Asırlar sonra da olacak.
Önemli olanın hayaller kurmaktan vazgeçmemek ve bu hayalleri gerçekleştirmek için mücadele etmek olduğunu düşünüyorum.
Bu yaşıma kadar birçok noktada insanların duygularına, düşüncelerine etkim oldu. Ama karakterlerini değiştiremedim.
Şunu fark ettim ki, kendimi geliştirmeye, karakterimi olgunlaştırmaya, hedeflerimin peşinden gitmeye çalıştığımda mutlu olduğumu gördüm.
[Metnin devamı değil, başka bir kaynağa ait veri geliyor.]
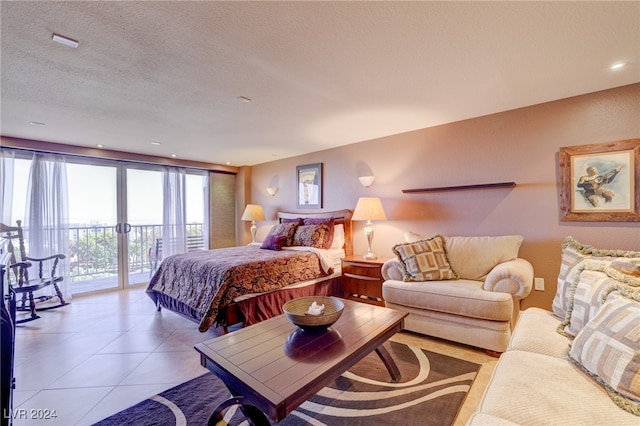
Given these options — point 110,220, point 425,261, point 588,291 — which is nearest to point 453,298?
point 425,261

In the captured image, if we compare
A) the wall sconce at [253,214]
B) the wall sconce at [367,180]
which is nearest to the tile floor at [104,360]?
the wall sconce at [367,180]

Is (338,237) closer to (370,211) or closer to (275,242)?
(370,211)

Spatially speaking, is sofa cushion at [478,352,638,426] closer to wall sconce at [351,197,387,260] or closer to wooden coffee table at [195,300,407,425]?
wooden coffee table at [195,300,407,425]

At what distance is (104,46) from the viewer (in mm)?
1799

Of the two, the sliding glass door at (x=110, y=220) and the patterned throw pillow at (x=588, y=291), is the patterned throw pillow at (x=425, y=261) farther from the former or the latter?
the sliding glass door at (x=110, y=220)

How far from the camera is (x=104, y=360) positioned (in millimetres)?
2432

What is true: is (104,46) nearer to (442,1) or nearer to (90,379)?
(442,1)

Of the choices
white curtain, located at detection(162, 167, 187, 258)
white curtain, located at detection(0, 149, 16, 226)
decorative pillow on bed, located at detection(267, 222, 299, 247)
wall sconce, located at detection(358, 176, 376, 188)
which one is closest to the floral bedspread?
decorative pillow on bed, located at detection(267, 222, 299, 247)

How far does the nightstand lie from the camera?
11.3ft

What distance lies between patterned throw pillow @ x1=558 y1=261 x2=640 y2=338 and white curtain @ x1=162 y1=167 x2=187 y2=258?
539cm

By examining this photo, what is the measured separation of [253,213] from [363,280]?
2723mm

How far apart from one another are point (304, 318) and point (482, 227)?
2.47 meters

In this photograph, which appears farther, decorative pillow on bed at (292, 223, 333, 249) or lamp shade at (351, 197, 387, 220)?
decorative pillow on bed at (292, 223, 333, 249)

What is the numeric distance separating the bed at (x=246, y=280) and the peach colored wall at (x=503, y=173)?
792mm
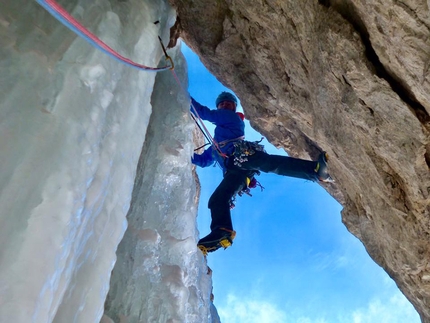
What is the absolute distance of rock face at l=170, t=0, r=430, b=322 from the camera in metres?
2.27

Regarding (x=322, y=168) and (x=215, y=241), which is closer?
(x=215, y=241)

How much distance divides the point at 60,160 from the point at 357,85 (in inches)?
75.7

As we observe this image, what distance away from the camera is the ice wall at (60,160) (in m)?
1.30

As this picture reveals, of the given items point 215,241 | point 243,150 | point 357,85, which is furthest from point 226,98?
point 357,85

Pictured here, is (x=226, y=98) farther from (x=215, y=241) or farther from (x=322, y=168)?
(x=215, y=241)

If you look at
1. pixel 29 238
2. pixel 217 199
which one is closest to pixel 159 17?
pixel 217 199

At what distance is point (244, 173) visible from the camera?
15.4 ft

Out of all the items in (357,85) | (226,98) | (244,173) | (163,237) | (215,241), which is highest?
(226,98)

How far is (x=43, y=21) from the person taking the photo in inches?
74.0

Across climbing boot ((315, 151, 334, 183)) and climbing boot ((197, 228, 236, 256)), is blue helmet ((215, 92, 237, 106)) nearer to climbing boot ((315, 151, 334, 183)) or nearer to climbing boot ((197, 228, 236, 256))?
climbing boot ((315, 151, 334, 183))

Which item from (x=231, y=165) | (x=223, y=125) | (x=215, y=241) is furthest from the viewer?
(x=223, y=125)

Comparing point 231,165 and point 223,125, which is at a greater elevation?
point 223,125

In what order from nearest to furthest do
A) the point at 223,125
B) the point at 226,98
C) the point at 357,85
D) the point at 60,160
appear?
the point at 60,160 → the point at 357,85 → the point at 223,125 → the point at 226,98

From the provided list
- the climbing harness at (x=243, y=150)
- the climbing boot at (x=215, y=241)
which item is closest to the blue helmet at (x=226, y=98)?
the climbing harness at (x=243, y=150)
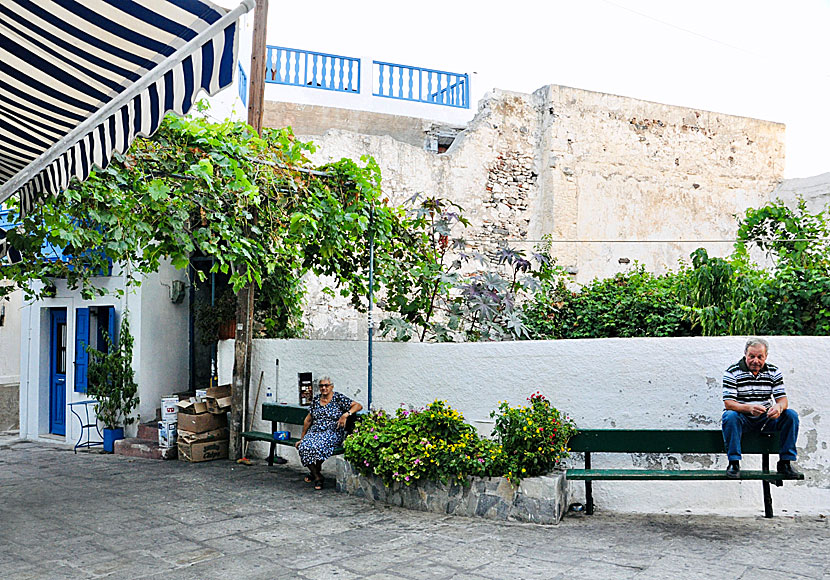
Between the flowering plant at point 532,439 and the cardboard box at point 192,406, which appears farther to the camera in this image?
the cardboard box at point 192,406

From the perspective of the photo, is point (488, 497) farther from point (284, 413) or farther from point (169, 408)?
point (169, 408)

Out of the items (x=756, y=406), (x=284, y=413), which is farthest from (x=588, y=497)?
(x=284, y=413)

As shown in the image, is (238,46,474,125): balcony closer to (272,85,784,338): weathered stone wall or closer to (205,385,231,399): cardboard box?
(272,85,784,338): weathered stone wall

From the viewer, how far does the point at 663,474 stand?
6.13m

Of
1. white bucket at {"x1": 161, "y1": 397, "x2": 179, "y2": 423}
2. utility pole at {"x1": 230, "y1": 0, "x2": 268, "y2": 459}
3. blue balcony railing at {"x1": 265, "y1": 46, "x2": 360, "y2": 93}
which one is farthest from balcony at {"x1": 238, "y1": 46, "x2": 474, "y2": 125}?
white bucket at {"x1": 161, "y1": 397, "x2": 179, "y2": 423}

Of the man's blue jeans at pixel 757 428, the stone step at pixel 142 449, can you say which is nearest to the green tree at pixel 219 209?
the stone step at pixel 142 449

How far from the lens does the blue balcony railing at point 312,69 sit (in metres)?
13.9

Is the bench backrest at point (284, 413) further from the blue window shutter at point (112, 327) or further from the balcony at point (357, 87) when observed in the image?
the balcony at point (357, 87)

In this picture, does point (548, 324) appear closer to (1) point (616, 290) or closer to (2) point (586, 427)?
(1) point (616, 290)

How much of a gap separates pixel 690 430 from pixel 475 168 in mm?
8043

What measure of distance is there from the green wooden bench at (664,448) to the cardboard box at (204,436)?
5.16 m

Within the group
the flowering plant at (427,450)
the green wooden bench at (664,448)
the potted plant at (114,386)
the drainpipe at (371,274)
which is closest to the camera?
the green wooden bench at (664,448)

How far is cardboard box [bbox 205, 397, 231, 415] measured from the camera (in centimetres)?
987

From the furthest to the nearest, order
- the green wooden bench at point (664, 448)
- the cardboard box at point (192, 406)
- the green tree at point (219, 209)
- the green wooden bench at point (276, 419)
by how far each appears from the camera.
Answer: the cardboard box at point (192, 406) → the green wooden bench at point (276, 419) → the green tree at point (219, 209) → the green wooden bench at point (664, 448)
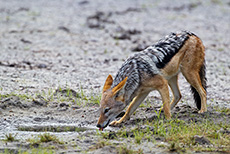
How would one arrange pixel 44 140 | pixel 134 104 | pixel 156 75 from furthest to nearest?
pixel 134 104
pixel 156 75
pixel 44 140

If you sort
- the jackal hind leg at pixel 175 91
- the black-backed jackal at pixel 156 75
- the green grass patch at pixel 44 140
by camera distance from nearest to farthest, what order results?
the green grass patch at pixel 44 140 < the black-backed jackal at pixel 156 75 < the jackal hind leg at pixel 175 91

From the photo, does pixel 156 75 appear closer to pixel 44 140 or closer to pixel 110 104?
pixel 110 104

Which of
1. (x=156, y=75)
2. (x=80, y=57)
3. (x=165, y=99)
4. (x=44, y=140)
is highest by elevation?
(x=80, y=57)

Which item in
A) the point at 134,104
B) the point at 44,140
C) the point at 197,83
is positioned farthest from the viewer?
the point at 197,83

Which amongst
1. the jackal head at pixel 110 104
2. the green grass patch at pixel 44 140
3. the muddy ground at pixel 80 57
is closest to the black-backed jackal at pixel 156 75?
the jackal head at pixel 110 104

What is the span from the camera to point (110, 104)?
21.9 feet

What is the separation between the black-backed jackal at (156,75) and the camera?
672 centimetres

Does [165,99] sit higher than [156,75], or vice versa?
[156,75]

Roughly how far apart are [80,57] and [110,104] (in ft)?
18.4

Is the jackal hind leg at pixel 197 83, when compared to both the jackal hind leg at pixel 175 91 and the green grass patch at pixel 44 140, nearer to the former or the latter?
the jackal hind leg at pixel 175 91

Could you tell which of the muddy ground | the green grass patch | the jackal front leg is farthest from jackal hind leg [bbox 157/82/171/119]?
the green grass patch

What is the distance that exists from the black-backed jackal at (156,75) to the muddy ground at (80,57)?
0.34 m

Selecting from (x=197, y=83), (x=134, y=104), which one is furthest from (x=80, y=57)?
(x=197, y=83)

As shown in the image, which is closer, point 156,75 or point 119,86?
point 119,86
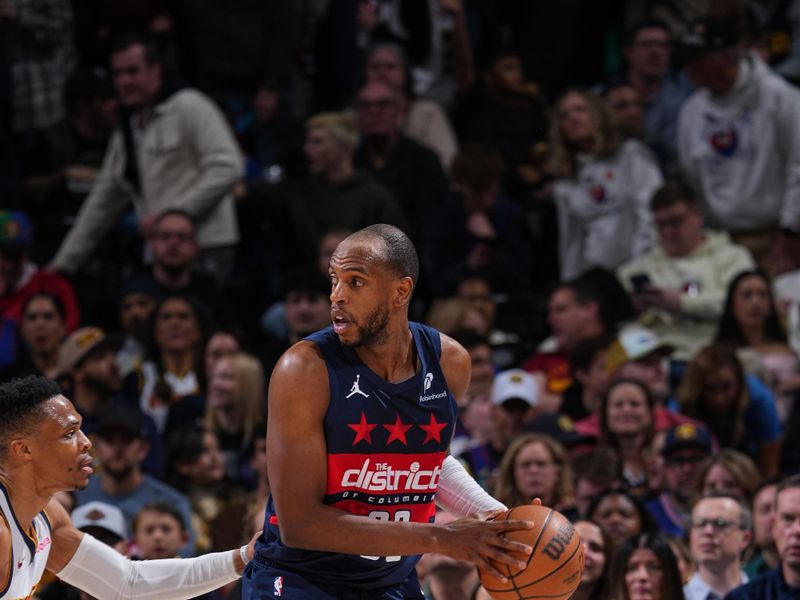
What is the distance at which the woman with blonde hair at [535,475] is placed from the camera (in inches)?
A: 332

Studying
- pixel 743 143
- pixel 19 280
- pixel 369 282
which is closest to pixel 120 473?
pixel 19 280

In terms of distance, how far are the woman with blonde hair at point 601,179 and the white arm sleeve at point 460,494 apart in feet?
19.5

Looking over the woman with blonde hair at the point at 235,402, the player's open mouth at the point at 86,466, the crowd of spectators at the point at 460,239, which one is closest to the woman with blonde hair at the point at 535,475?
the crowd of spectators at the point at 460,239

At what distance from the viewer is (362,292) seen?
5062mm

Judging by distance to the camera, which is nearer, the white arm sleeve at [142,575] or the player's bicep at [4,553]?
the player's bicep at [4,553]

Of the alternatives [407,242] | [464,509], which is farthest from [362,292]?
[464,509]

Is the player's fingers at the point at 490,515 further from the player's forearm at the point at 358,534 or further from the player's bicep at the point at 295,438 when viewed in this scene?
the player's bicep at the point at 295,438

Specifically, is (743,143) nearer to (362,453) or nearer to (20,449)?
(362,453)

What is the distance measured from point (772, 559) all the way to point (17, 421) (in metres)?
4.51

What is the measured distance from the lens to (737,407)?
9.49 meters

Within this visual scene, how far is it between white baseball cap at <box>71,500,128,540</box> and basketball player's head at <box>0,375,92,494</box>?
2.45 metres

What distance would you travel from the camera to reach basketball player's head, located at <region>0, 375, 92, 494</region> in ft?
16.8

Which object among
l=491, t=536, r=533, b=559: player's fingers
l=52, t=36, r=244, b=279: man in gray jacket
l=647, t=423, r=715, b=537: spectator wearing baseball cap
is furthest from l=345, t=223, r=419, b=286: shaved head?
l=52, t=36, r=244, b=279: man in gray jacket

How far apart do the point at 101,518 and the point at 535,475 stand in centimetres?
232
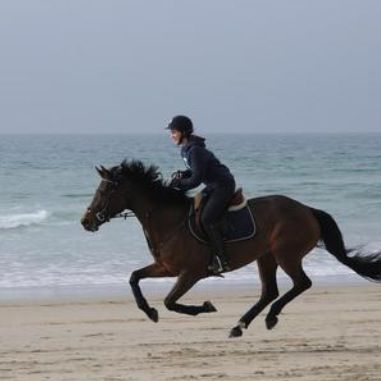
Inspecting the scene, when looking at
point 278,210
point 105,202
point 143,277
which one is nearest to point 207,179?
point 278,210

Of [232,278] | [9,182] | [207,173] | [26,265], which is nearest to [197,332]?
[207,173]

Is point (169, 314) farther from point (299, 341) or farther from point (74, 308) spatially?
point (299, 341)

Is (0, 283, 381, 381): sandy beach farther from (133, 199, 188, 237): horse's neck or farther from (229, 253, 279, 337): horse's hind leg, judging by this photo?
(133, 199, 188, 237): horse's neck

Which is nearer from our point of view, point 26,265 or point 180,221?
point 180,221

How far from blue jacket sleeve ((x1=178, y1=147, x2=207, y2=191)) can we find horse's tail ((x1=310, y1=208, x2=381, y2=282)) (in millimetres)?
1277

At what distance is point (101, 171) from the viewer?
9.72m

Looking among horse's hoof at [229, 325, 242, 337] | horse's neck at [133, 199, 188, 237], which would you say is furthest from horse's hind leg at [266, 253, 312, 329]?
horse's neck at [133, 199, 188, 237]

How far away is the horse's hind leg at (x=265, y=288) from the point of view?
1009 cm

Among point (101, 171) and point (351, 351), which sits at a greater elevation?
point (101, 171)

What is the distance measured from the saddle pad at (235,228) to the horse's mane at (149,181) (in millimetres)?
269

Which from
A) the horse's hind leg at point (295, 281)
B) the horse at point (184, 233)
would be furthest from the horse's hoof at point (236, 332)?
the horse's hind leg at point (295, 281)

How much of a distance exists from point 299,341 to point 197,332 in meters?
1.25

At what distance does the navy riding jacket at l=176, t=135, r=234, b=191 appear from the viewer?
9.56 m

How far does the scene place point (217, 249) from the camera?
9.71 metres
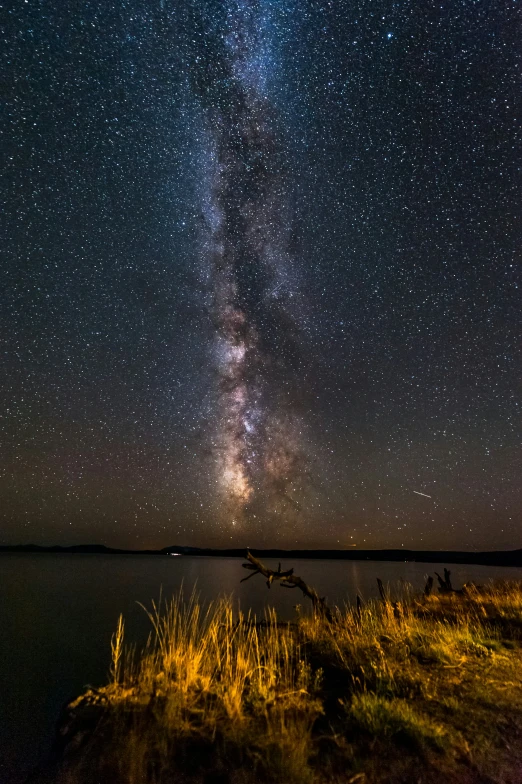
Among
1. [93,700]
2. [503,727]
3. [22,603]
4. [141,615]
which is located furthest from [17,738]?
[22,603]

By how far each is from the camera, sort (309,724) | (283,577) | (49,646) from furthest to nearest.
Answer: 1. (49,646)
2. (283,577)
3. (309,724)

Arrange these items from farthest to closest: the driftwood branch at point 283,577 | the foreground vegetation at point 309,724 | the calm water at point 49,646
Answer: the calm water at point 49,646, the driftwood branch at point 283,577, the foreground vegetation at point 309,724

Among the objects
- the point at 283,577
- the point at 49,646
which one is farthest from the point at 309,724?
the point at 49,646

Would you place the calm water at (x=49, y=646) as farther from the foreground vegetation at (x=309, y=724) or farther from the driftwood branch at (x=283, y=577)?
the foreground vegetation at (x=309, y=724)

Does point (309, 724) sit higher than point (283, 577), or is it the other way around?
point (283, 577)

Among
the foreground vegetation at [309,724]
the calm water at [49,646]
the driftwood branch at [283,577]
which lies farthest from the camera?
the calm water at [49,646]

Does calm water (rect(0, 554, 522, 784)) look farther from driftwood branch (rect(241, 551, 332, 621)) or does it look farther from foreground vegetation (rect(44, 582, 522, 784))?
foreground vegetation (rect(44, 582, 522, 784))

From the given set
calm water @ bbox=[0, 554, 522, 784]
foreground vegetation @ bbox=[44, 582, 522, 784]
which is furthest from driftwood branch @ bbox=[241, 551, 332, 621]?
calm water @ bbox=[0, 554, 522, 784]

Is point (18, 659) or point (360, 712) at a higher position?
point (360, 712)

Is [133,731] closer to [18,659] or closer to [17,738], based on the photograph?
[17,738]

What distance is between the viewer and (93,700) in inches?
220

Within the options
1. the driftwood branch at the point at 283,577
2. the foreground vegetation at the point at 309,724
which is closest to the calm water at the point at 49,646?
the driftwood branch at the point at 283,577

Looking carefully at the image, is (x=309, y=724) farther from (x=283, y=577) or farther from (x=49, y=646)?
(x=49, y=646)

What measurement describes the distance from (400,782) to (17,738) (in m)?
10.3
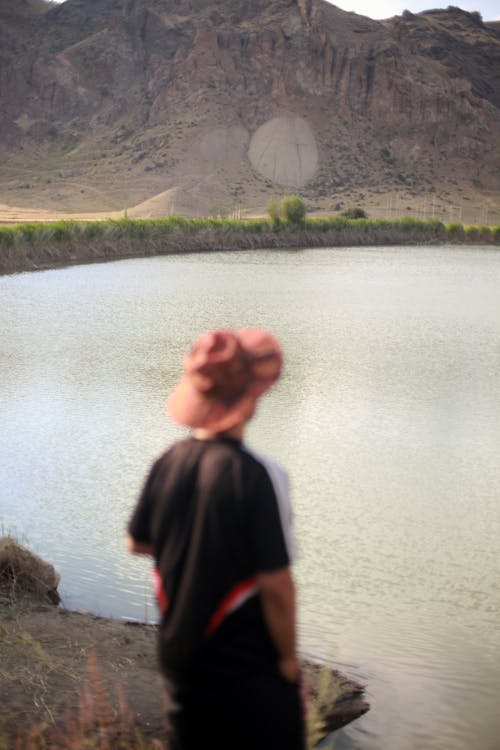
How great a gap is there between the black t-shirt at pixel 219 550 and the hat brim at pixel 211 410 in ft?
0.16

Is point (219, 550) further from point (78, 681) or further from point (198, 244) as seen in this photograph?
point (198, 244)

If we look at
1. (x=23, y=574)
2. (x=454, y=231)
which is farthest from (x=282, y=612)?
(x=454, y=231)

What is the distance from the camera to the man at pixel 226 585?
83.6 inches

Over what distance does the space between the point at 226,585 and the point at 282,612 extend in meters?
0.13

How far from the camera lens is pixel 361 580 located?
21.1ft

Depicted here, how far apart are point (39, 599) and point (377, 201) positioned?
8005cm

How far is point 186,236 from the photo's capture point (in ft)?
147

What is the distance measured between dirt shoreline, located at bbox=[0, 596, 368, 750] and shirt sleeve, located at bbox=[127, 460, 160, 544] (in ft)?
2.63

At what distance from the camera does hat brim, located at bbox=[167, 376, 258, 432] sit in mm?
2236

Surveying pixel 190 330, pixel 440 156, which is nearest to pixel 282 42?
pixel 440 156

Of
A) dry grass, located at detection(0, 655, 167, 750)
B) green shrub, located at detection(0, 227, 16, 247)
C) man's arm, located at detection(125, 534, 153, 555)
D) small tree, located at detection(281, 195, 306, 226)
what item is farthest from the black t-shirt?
small tree, located at detection(281, 195, 306, 226)

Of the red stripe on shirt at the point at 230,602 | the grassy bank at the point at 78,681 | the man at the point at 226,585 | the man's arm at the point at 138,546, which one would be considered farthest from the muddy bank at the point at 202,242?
the red stripe on shirt at the point at 230,602

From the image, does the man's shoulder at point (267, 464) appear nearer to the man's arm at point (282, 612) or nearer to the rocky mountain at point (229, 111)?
the man's arm at point (282, 612)

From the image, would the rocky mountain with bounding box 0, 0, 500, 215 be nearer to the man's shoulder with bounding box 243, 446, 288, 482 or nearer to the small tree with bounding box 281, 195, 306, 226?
the small tree with bounding box 281, 195, 306, 226
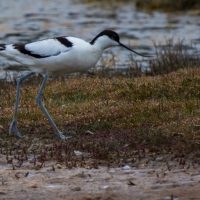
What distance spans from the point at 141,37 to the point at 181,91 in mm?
12296

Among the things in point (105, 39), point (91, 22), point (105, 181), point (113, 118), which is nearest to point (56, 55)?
point (105, 39)

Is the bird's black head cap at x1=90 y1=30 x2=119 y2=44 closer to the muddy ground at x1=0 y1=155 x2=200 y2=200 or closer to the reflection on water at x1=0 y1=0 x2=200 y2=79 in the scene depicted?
the muddy ground at x1=0 y1=155 x2=200 y2=200

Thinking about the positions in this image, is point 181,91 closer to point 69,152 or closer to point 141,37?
point 69,152

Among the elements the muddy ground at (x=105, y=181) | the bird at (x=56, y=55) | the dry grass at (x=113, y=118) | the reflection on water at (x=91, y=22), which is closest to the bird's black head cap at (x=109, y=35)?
the bird at (x=56, y=55)

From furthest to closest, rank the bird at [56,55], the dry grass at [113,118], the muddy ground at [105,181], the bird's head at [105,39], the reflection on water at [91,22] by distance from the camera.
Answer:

Hangi durumdaysak başlayacağımız nokta yine orası bence.
Varlığınız beni mutlu ediyor.
Eminim ki bu duygumu paylaşan birçok okurunuz vardır.
Rumuz: Mirza
Çok sevgili okurum, yazın beni hem düşündürdü, hem de çok mutlu etti.
Çünkü senin de anlatmak istediğin gibi, binlerce yıl önce de bugünkü gibi “rüşvetten yakınan da vardı, geçim sıkıntısından bahseden ve eşinden dert yanan da vardı.
Geçim sıkıntısı, aldat-ma, aşk, sevgi, nefret, başarı, başarısızlık, terör, savaşlar milattan önce de vardı. Asırlar sonra da olacak.”
Demek ki şu Gök kubbe altında değişen pek fazla bir şey yok. İnsan aynı insan...
Hayat aynı hayat, teknoloji gelişmiş, bilim süper bir düzeye gelmiş ama, dertler aynı, sorunlar hiç değişmiyor ve de belki her dönemde bir “Güzin Abla”ya ihtiyaç vardı...
Değiştirebilmek mi? Elbette...
Senin gibi azimli, bilgili, “yaparım” diyebilen ve hayallerini gerçekleştirmek için mücadeleden yılmayan gençler oldukça; elbette...
Aramızdaki yaş farkından dolayı ayrıldı
Merhaba Güzin Abla, benim eski sevgilimle aramda 6 yaş var. Ben 16, o 22 yaşında ama yaşını hiç göstermiyor. Çıkmaya başladığımızda askerdeydi. Onu sekiz ay bekledim.
Askerliğini bitirince kendi aramızda yüzük taktık. Ama sonra bir gün, “aramızdaki yaş farkı çok fazla” dedi ve ayrıldık.
Geçenlerde yine konuştuk. O, 28 yaşında evlenmeyi düşünüyormuş, beni gerçekten sevmiş ama benimle olamazmış. Bense onu hâlâ çok seviyorum, ne yapmalıyım?
Rumuz: A. Kesin
Sevgili kızım, 6 yaş çok fazla mı geliyor şimdi size? Bizim dönemimizde “erkekle kız arasında en az 5-6 yaş olmalı” derlerdi büyüklerimiz. Kadının çabuk çöktüğünü, erkeğin daha güçlü kaldığını düşünürlerdi.
Evet, belki artık kadınlar kozmetik ya da estetik sayesinde çok genç görünmeyi başarıyorlar.
Ancak burada asıl sorun, eminim senin yaşının 16 oluşudur onun için. Hem çok gençsin, hem reşit değilsin.
Aşk, sevgi oldukça önemli ama çok da ciddi duygular ama sen bunları yaşamaya hazır değilsin.
Bu genç adam endişe etmiş, ona bağlandığını hissederek kaçmak istemiş olabilir.